Chef Paige Van Den Berg has also been with Dig since 2018, having worked previously at Union Hospitality Group for 5 years. “Cooking is her second career. In her past life she was a stage manager on broadway,” a Dig press release stated.

In addition to being “scratch-cooked,” Dig’s menu selections are designed to feature “nourishing foods that are both familiar and surprising.” As the seasons rotate, so to will the offerings in order to “showcase the freshest vegetables of the season.” 

“Everything is super fresh,” said Megan Zilenziger, marketing specialist at Diginn.com. “We’ve got a lot of vegetables on the menu. We rotate some of our sides out seasonally. For example, during the wintertime we had a beet and citrus side and honey-roasted brussel sprouts and a crunchy grape and apple side, and then for spring we just launched this April two new sides: a cannellini bean side and a crunchy radish lettuce with a vegan ranch dressing.” But that doesn’t mean that meat-eaters are left out, Zilenziger said. “We have proteins on our menu, including chicken, tofu, wild Alaskan salmon and meatballs.”

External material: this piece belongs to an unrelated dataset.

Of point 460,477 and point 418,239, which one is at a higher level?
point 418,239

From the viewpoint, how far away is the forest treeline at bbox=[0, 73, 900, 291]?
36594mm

Market salads and sandwiches, made to order on-the-spot and “highly customizable,” will be featured along with items such as the “Classic DIG” (charred chicken, roasted sweet potatoes, charred broccoli with lemon, brown rice with garlic aioli.) “Our market plates side usually consists of a base, two sides and a protein,” Zilanziger said. “The bases are brown rice, farro, and greens…. After choosing a base, our sides include broccoli, sweet potato, carrots, – you can then just top it off with a protein…. And, a lot people also know us for our mac and cheese. We use Jasper Hill cheese from Vermont and it’s really delicious.”

Courtesy Dig.

Fresh and warm focaccia breads – baked on site – will be available in addition to a variety of in-house vegan sauces, such as pesto, sriracha, and garlic-aioli. Desserts will include pastry selections such as flourless chocolate brownies, sticky carrot cake, and chocolate chip cookies. Kids’ menus, i.e., “Little DIGS” will be available along with DIG Dinner Boxes, “a customizable and easy option for feeding” a family of four for just $40. 

Affordability is key for Dig. “You can get a market plate anywhere from $13-15 depending on the protein you get,” Zilenziger said. “And we pride ourselves on being affordable – food that you can get quickly and conveniently and it tastes good and you’re nourishing your body.” 

Environmentally sustainable practices such as eliminating food waste and “using whole vegetables” are also featured on Dig’s website. 

Dig was launched in 2012 in New York by Adam Eskin and its current CEO is Tracy Kim. There are now 32 privately-owned Dig locations across 6 states. 

On Sunday April 30, for the grand opening at 1301 Wisconsin Ave. NW, Dig will host a “knife-cutting ceremony” for its workers in addition to a traditional ribbon cutting. Dig prides itself on training all their food workers in kitchen knife techniques for job skills development. The first 100 customers will receive free tote bags with Spindrift seltzers, Van Leewuen’s ice cream vouchers, and raffle opportunities for free Soul Cycle Georgetown class packages. And “one lucky customer” out of the first 100 will be randomly selected to win $500 in DIG credit. The first day of proceeds from walk-in sales will also be donated to the Hoya Hub Food Pantry on Georgetown University’s campus.